_BRIEF_. This task is to restate all of the entries exactly.

····················

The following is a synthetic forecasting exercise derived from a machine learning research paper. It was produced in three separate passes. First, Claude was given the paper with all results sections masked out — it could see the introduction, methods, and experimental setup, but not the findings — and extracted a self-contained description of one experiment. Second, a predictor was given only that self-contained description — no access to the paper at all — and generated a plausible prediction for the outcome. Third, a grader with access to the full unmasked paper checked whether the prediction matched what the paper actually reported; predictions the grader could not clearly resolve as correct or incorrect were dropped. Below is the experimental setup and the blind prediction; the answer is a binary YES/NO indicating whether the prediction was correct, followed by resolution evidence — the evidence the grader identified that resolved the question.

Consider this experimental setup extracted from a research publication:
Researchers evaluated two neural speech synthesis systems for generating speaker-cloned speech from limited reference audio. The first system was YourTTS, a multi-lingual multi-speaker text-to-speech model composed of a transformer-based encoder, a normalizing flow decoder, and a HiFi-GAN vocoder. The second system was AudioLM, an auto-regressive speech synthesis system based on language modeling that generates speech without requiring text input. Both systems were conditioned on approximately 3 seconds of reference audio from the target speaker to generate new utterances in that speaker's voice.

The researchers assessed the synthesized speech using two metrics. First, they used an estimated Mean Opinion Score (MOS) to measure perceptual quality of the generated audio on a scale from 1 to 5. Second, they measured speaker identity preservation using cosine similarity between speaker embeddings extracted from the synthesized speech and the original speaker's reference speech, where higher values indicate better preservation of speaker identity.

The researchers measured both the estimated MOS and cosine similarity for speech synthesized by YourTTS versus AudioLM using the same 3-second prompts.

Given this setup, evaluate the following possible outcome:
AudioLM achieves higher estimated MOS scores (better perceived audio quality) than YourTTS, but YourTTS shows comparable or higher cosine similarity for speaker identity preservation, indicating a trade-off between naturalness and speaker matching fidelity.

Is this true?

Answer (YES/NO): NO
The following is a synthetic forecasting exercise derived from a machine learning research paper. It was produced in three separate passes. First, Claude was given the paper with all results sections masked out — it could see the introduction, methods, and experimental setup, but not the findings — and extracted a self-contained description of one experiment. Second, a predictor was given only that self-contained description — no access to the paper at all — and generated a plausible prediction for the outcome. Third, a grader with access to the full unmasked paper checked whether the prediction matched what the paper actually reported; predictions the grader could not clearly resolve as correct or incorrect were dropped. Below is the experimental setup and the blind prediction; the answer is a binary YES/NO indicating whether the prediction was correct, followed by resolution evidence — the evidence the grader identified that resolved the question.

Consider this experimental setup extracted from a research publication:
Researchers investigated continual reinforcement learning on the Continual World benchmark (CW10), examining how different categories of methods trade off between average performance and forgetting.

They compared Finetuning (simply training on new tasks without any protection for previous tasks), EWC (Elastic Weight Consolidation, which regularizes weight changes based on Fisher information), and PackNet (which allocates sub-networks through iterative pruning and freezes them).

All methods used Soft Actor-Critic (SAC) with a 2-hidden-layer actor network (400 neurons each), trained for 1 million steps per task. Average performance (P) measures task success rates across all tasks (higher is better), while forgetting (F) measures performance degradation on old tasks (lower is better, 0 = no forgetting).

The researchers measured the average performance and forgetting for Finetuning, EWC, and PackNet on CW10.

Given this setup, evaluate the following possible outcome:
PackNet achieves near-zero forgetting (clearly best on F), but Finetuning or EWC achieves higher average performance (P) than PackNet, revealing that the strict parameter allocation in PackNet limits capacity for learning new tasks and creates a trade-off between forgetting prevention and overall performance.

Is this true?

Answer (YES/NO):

····················

_EXERCISE RESPONSE_.
The following is a synthetic forecasting exercise derived from a machine learning research paper. It was produced in three separate passes. First, Claude was given the paper with all results sections masked out — it could see the introduction, methods, and experimental setup, but not the findings — and extracted a self-contained description of one experiment. Second, a predictor was given only that self-contained description — no access to the paper at all — and generated a plausible prediction for the outcome. Third, a grader with access to the full unmasked paper checked whether the prediction matched what the paper actually reported; predictions the grader could not clearly resolve as correct or incorrect were dropped. Below is the experimental setup and the blind prediction; the answer is a binary YES/NO indicating whether the prediction was correct, followed by resolution evidence — the evidence the grader identified that resolved the question.

Consider this experimental setup extracted from a research publication:
Researchers evaluated two neural speech synthesis systems for generating speaker-cloned speech from limited reference audio. The first system was YourTTS, a multi-lingual multi-speaker text-to-speech model composed of a transformer-based encoder, a normalizing flow decoder, and a HiFi-GAN vocoder. The second system was AudioLM, an auto-regressive speech synthesis system based on language modeling that generates speech without requiring text input. Both systems were conditioned on approximately 3 seconds of reference audio from the target speaker to generate new utterances in that speaker's voice.

The researchers assessed the synthesized speech using two metrics. First, they used an estimated Mean Opinion Score (MOS) to measure perceptual quality of the generated audio on a scale from 1 to 5. Second, they measured speaker identity preservation using cosine similarity between speaker embeddings extracted from the synthesized speech and the original speaker's reference speech, where higher values indicate better preservation of speaker identity.

The researchers measured both the estimated MOS and cosine similarity for speech synthesized by YourTTS versus AudioLM using the same 3-second prompts.

Given this setup, evaluate the following possible outcome:
AudioLM achieves higher estimated MOS scores (better perceived audio quality) than YourTTS, but YourTTS shows comparable or higher cosine similarity for speaker identity preservation, indicating a trade-off between naturalness and speaker matching fidelity.

Is this true?

Answer (YES/NO): NO
The following is a synthetic forecasting exercise derived from a machine learning research paper. It was produced in three separate passes. First, Claude was given the paper with all results sections masked out — it could see the introduction, methods, and experimental setup, but not the findings — and extracted a self-contained description of one experiment. Second, a predictor was given only that self-contained description — no access to the paper at all — and generated a plausible prediction for the outcome. Third, a grader with access to the full unmasked paper checked whether the prediction matched what the paper actually reported; predictions the grader could not clearly resolve as correct or incorrect were dropped. Below is the experimental setup and the blind prediction; the answer is a binary YES/NO indicating whether the prediction was correct, followed by resolution evidence — the evidence the grader identified that resolved the question.

Consider this experimental setup extracted from a research publication:
Researchers investigated continual reinforcement learning on the Continual World benchmark (CW10), examining how different categories of methods trade off between average performance and forgetting.

They compared Finetuning (simply training on new tasks without any protection for previous tasks), EWC (Elastic Weight Consolidation, which regularizes weight changes based on Fisher information), and PackNet (which allocates sub-networks through iterative pruning and freezes them).

All methods used Soft Actor-Critic (SAC) with a 2-hidden-layer actor network (400 neurons each), trained for 1 million steps per task. Average performance (P) measures task success rates across all tasks (higher is better), while forgetting (F) measures performance degradation on old tasks (lower is better, 0 = no forgetting).

The researchers measured the average performance and forgetting for Finetuning, EWC, and PackNet on CW10.

Given this setup, evaluate the following possible outcome:
PackNet achieves near-zero forgetting (clearly best on F), but Finetuning or EWC achieves higher average performance (P) than PackNet, revealing that the strict parameter allocation in PackNet limits capacity for learning new tasks and creates a trade-off between forgetting prevention and overall performance.

Is this true?

Answer (YES/NO):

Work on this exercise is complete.